Lung cancer is the most common malignant disease in the world, and is the leading cause of cancer morbidity and mortality in China, including both cities and countryside [15]. Strong evidence is emerging in the basic science literature that Akt and ERK are two signal transduction proteins that play important roles in carcinogenesis and chemoresistance [16]. PHLPP represents a family of novel Ser/Thr protein phosphatases that have been identified to negatively regulate signaling pathways activated including PI3K/Akt [1] and RAF/RAS/ERK in cancer cells [2]. Controlling the balance of protein phosphorylation is one of the most important defense mechanisms provided by protein phosphatases to prevent aberrant hyperactivation of signaling in cells [17]. Our studies here focused on elucidating the tumor suppressor function of protein phosphatases, PHLPP, in lung adenocarcinoma. In this study, we found that the expression of PHLPP were decreased in 76.5 % of lung adenocarcinoma tissues, which is consistent with previously findings in colon cancer, prostate cancer, chronic lymphocytic leukemia.

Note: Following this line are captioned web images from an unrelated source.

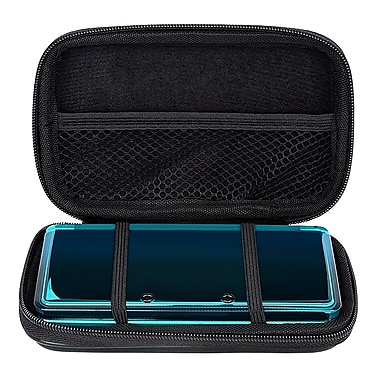 Insten® Lite Eva Case For Nintendo 3DS, Black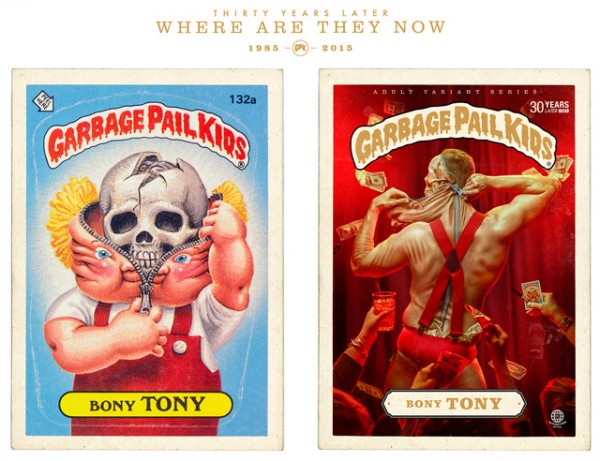 Bony Tony - Where Are They Now - Garbage Pal Kids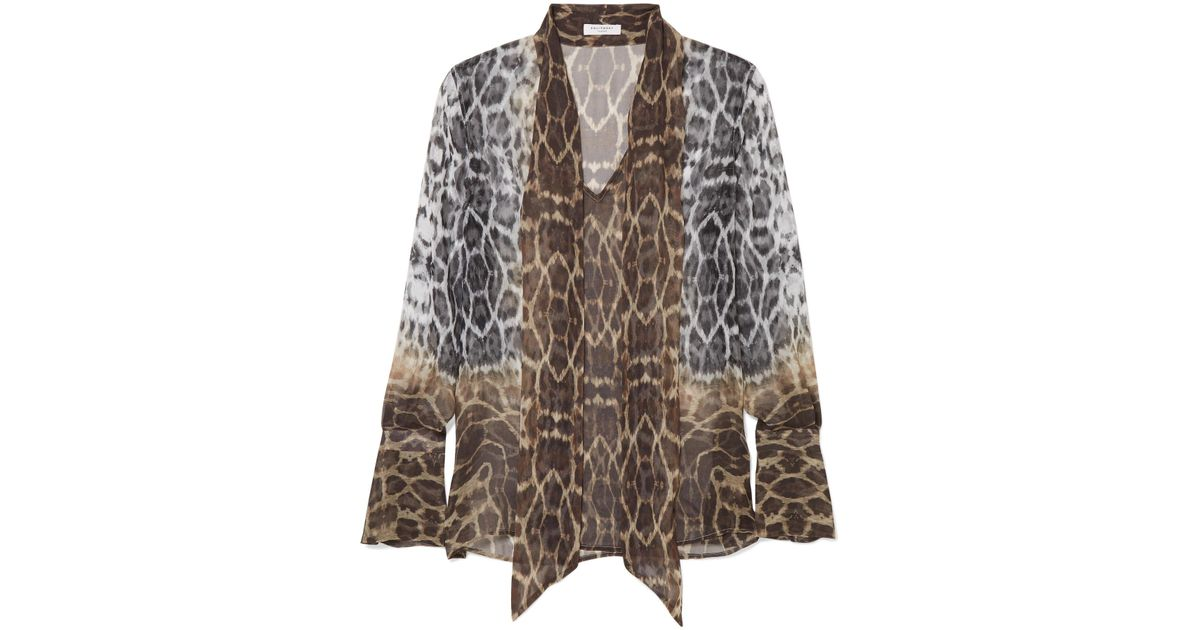 9f2ae8cac813b4 Lyst - Equipment Jacqueleen Pussy-bow Leopard-print Silk-georgette Blouse  in Brown
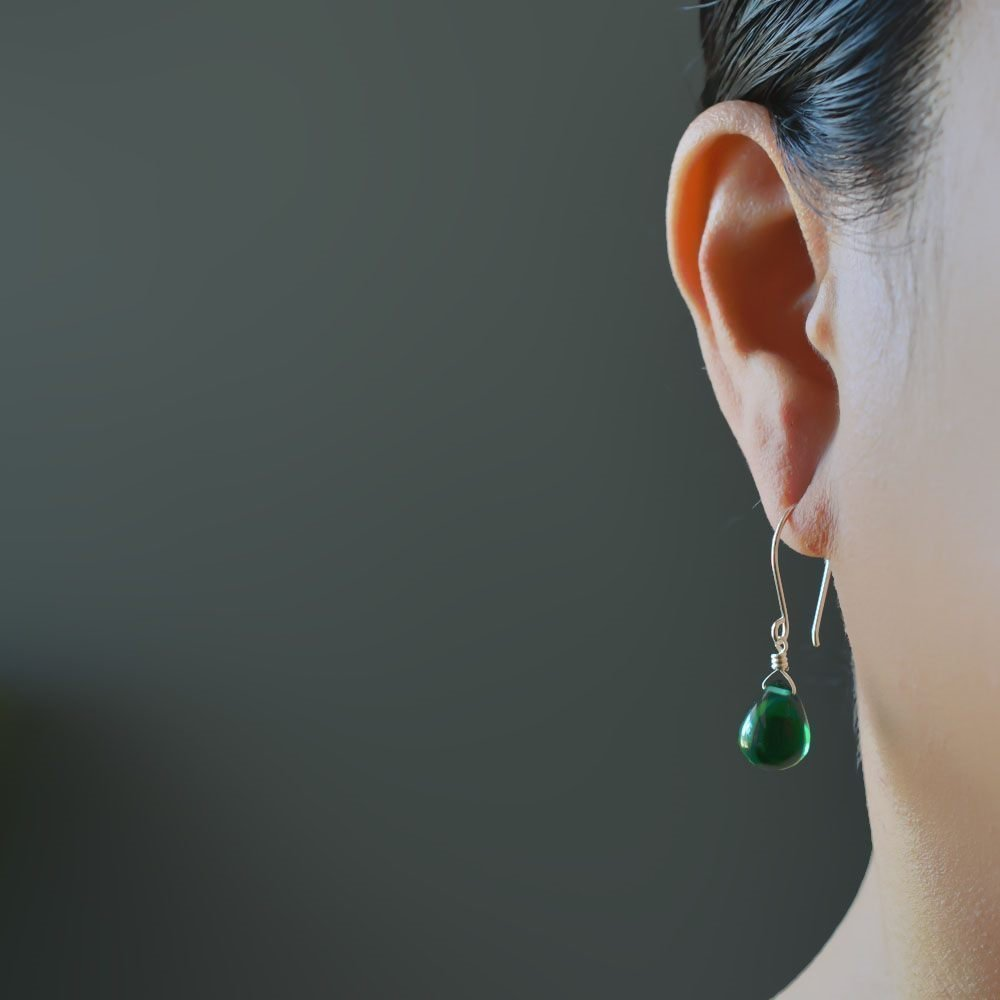 Green Earrings Glass Drop Sterling Silver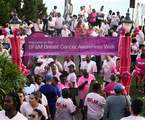 21st Annual BF&M Breast Cancer Awareness Walk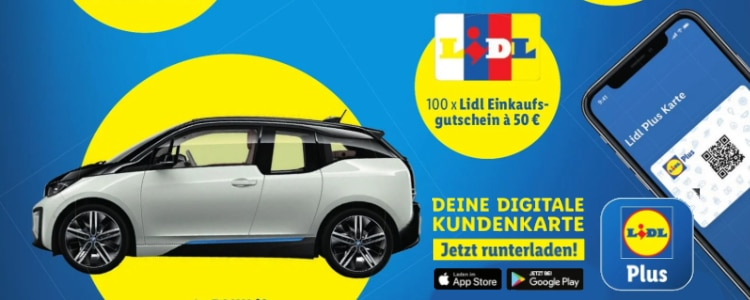 Lidl Plus-App Gewinnspiel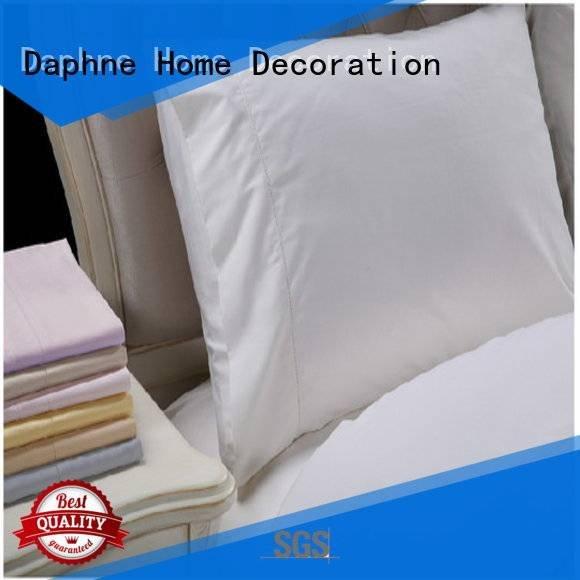 linen bedding sets longstaple Daphne Brand Solid Color Bedding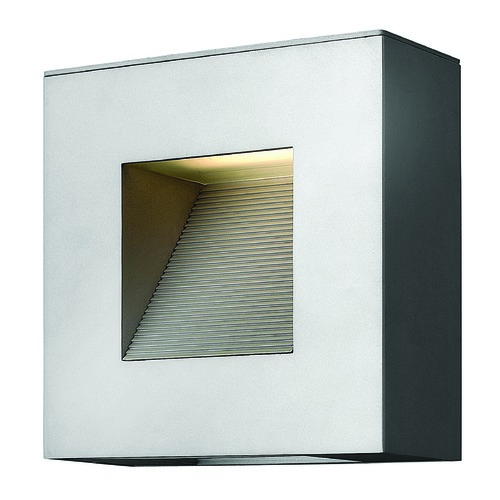 Hinkley Lighting Modern Outdoor Wall Light with Etched in Titanium Finish 1647TT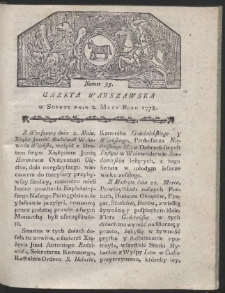 Gazeta Warszawska. R.1778 Nr 35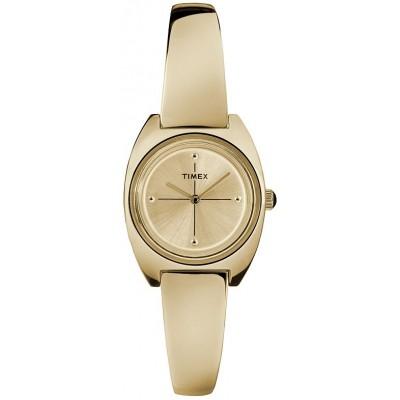 Zegarek TIMEX Petite TW2R70000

Additionally, we found PHLPP expression was significantly correlated with tumor differentiation and T stage in lung adenocarcinoma. The level of PHLPP1 expression was significant related to the tumor T stage, in hypopharyngeal squamous cell carcinoma as reported by Zhou et al.

AKT and ERK signaling pathways are two important signaling pathways in the lung cancer [18]. The two signaling pathways are also the downstream signaling molecules of epidermal growth factor receptor (EGFR) signaling, which is mainly related with tumor occurrence and development. They also play an important role in the tolerance of chemoradiotherapy in lung cancer [19]. A few studies which assessed the role of Akt phosphorylation in NSCLC demonstrated that there was a statistically significant difference in survival between p-Akt-positive and p-Akt-negative patients and this difference was independent of tumor stage [20]. Activation of the ERK1/2 pathway is involved in malignant transformation both in vitro and in vivo. And the detection of immunoreactivity for p-ERK in patients with NSCLC is associated with advanced and aggressive tumors [21]. These data also suggest that the analysis of ERK1/2 activation may be useful to identify a subgroup of patients with a poorer prognosis. In the current study, we found PHLPP was inverse correlated with the expression of p-Akt and/or p- ERK in human lung adenocarcinoma tissues. Our findings here are consistent with our previous reports that PHLPP negatively regulated signaling pathways activated including PI3K/Akt and RAF/RAS/ERK in different cancer cells [1, 2]. Moreover, in this study, for the first time we detected PHLPP expressions in human lung adenocarcinoma. Furthermore, we found that low expression of PHLPP in lung adenocarcinoma highly correlated with shorter survival, which is consistent with the recent report that [22] downregulation of PHLPP expression contributed to hypoxia-induced resistance to chemotherapy in colon cancer cells. This may be related with the differences of treatment outcomes. Wang et al. reported that the OS time and relapse-free survival (RFS) time in PHLPP1-positive patients were significantly longer than in PHLPP1 negative patients and PHLPP1 was an independent prognostic factor for OS and RFS of gastric cancer patient. Therefore, PHLPP may play an important role in the dual function of two signal pathways and would be better to inhibit the growth of tumor.

Conclusions

In conclusion, our study suggests that high levels of PHLPP might reflect a less aggressive lung adenocarcinoma phenotype and predict better survival in patients with lung adenocarcinoma. PHLPP can be a potential prognostic marker to screen patients for favorable prognoses.